Un peu de militantisme, allez:

  • Gros (PS, Verts, PC, centre gauche): 34,04%
  • Rausch (DVD): 24,16%
  • Zimmermann (UMP): 16,68%
  • Griesbeck (Modem): 14,69%
  • Lebeau (Centre): 5,63%
  • Vincent-Falquet (LCR): 2,87%
  • Rinaldi (LO): 1,34%
  • Bonnet (EXG): 0,59%

Metz *peut* passer à gauche. C'est assez incroyable quand on y pense. Rausch était déjà maire que je n'étais pas né, ce qui n'est pas compliqué: il concourt pour son septième mandat quand même! Mais bien sûr, ce ne sera qu'à la faveur d'une triangulaire ou quadrangulaire. Ce qui signifie que les tractations et fusions de listes vont être les principaux déterminants de l'issue de l'élection.

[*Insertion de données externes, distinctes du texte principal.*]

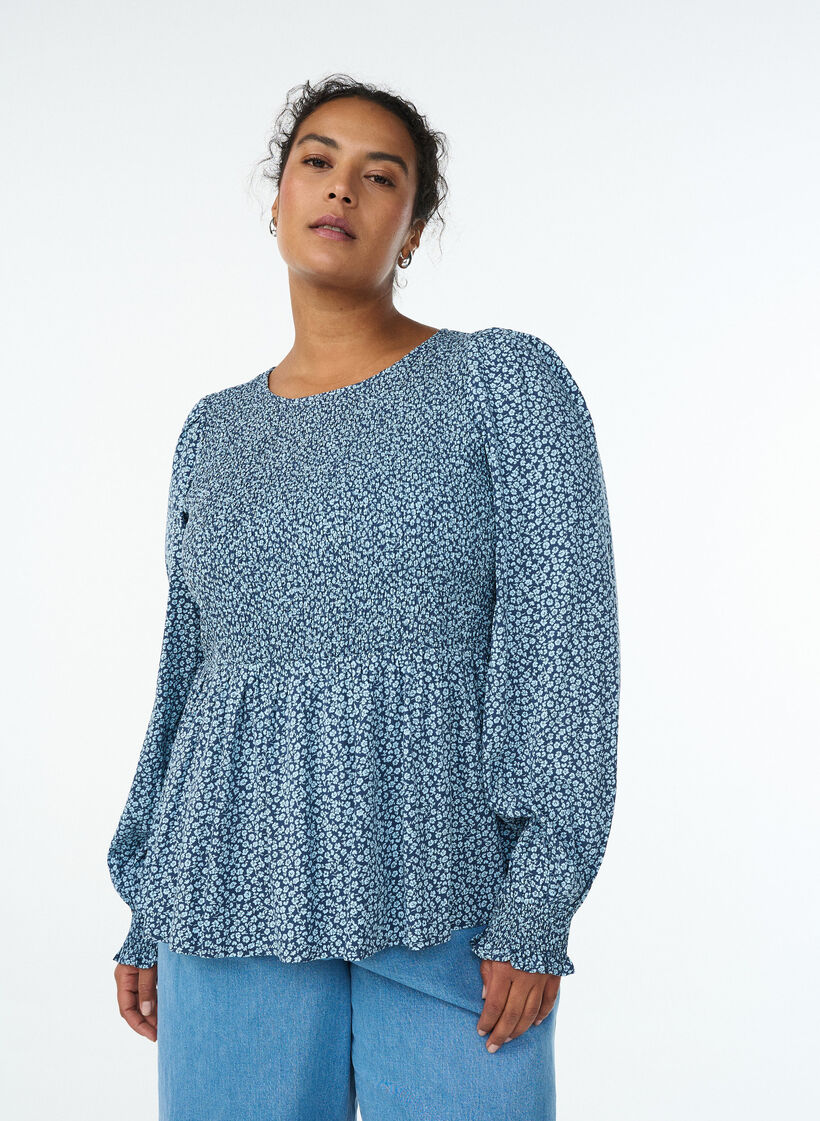 Blouse avec haut smock&eacute; et imprim&eacute; fleuri, Bleu, Model image number 0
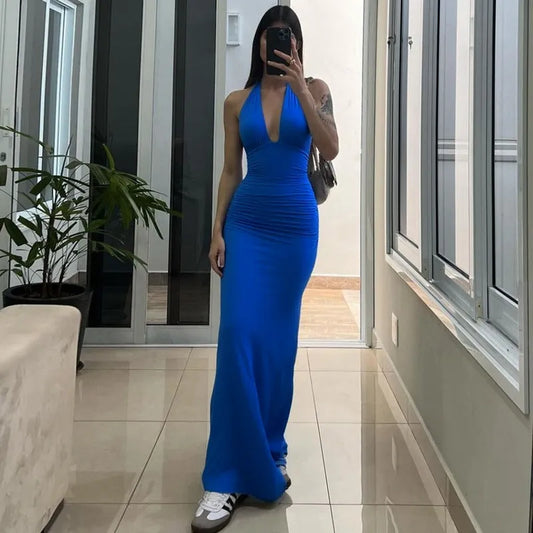 Halter Maxi Dress | Women's Draped Elegant, product image 2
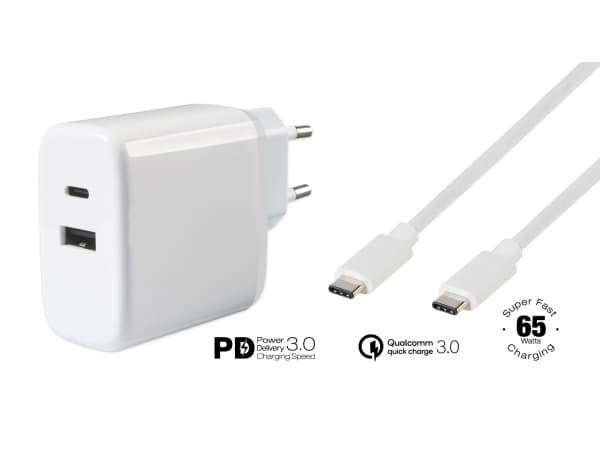 Vivanco Super Fast Dual Charger Set, Innendørs, AC, 1 m, Hvit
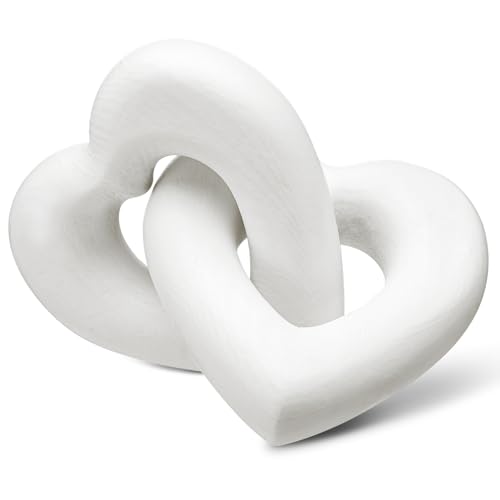 Colingmill Wooden Heart Decor Mom Gifts Boho Linked Hearts Couple Gift Interlocking Wooden Hearts Shelf Decor Aesthetic Natural Wood Knot Chain Link Anniversary Decor(Classic White)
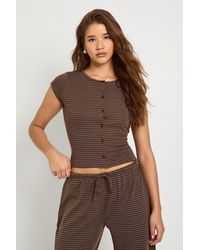 Boohoo - Stripe Button Through Cap Sleeve Top - Lyst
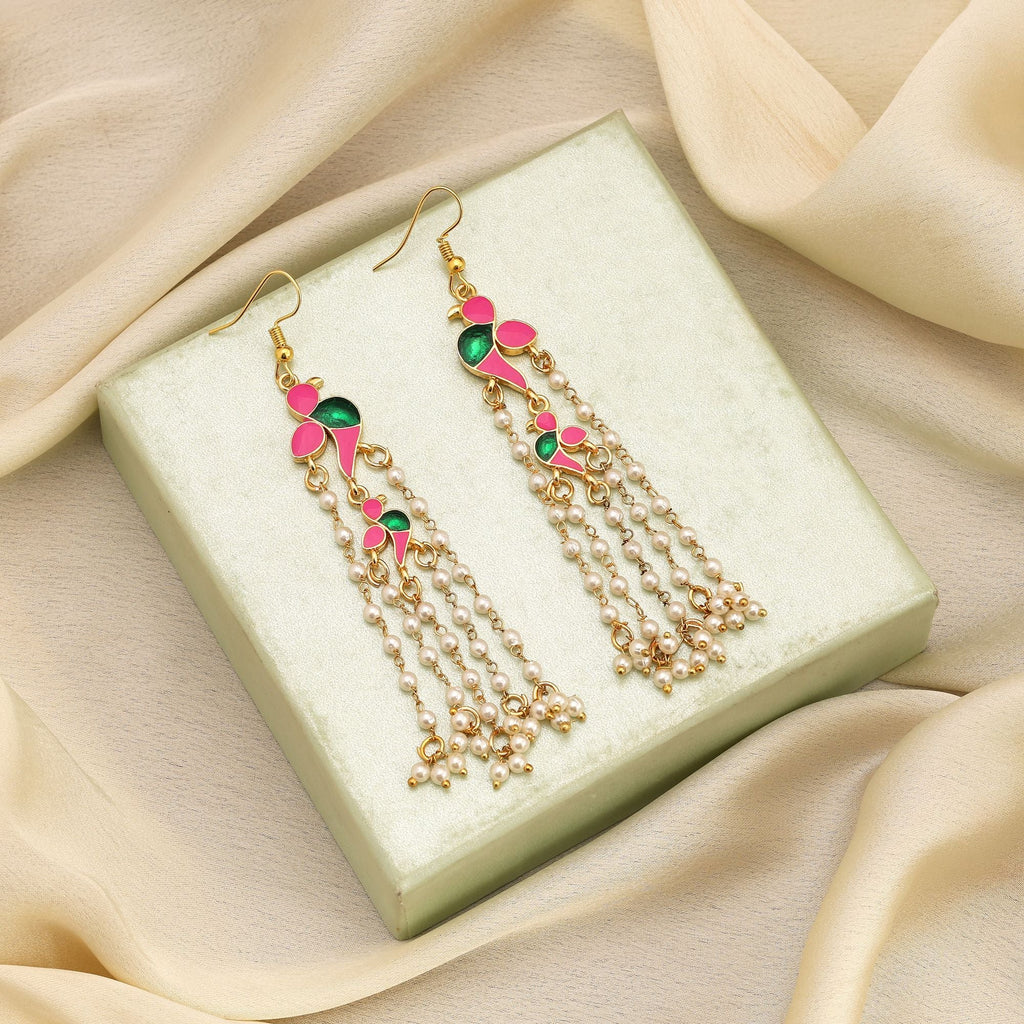 Pink Vibrant Meenakari Earrings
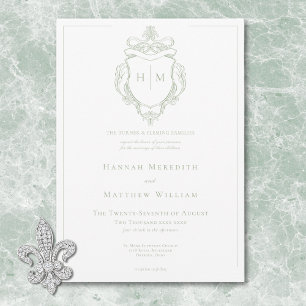 Elegant Grön Chinoiserie Fågel & Vapen Wedding Inbjudningar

Les rumeurs couraient, et finalement France3 annonce la fusion des listes Zimmermann et Griesbeck. Je ne sais pas le dire autrement: ça me scie le cul. Je pensais que Nathalie Griesbeck avait un peu de dignité. Après avoir clamé qu'elle ne fusionnerait avec personne (mais peut-être parlait-elle seulement de Rausch), voilà qu'elle va propulser, car il ne saurait en être autrement, Marie-Jo Zimmermann, représentante avec Jean-Louis Masson de ce que la droite mosellane fait de pire [1], en meilleur espoir de ceux qui ne veulent pas des socialos-communistes à la mairie de Metz (oui, les termes du débat sont bien de ce niveau-là: apparemment la droite messine craint réellement l'arrivée des chars soviétiques rue Serpenoise). Et en plus, Lebeau, centriste mais pas trop, fera également cocu ses électeurs en étant de la partie, pour la gloire d'un strapontin au conseil municipal. Misère...

Il est à espérer que ces manœuvres à deux sous aient le destin qu'elles méritent: un petit séjour dans l'opposition pour Zimmermann, un renvoi à ses petites affaires de Griesbeck, qui pourra se consacrer pleinement à son mandat passionnant de députée européenne (je dis ça sans ironie), et la mise à la retraite de celui qui a été maire de Metz pendant six mandats, soit six de trop. Au moins.

Il est temps que Metz se réveille. Elle ne peut rester une ville morte plus longtemps.

J'ai envie de dire: Allez Gros!

Notes

[1] Citons Grosdidier, patron de l'UMP de Moselle (un sacré cas lui aussi): Le tandem infernal Masson - Zimmermann pourrit la vie politique départementale. (source). Il faut dire que les deux zigotos ne sont pas pour rien dans le basculement à gauche de la région Lorraine en 2004.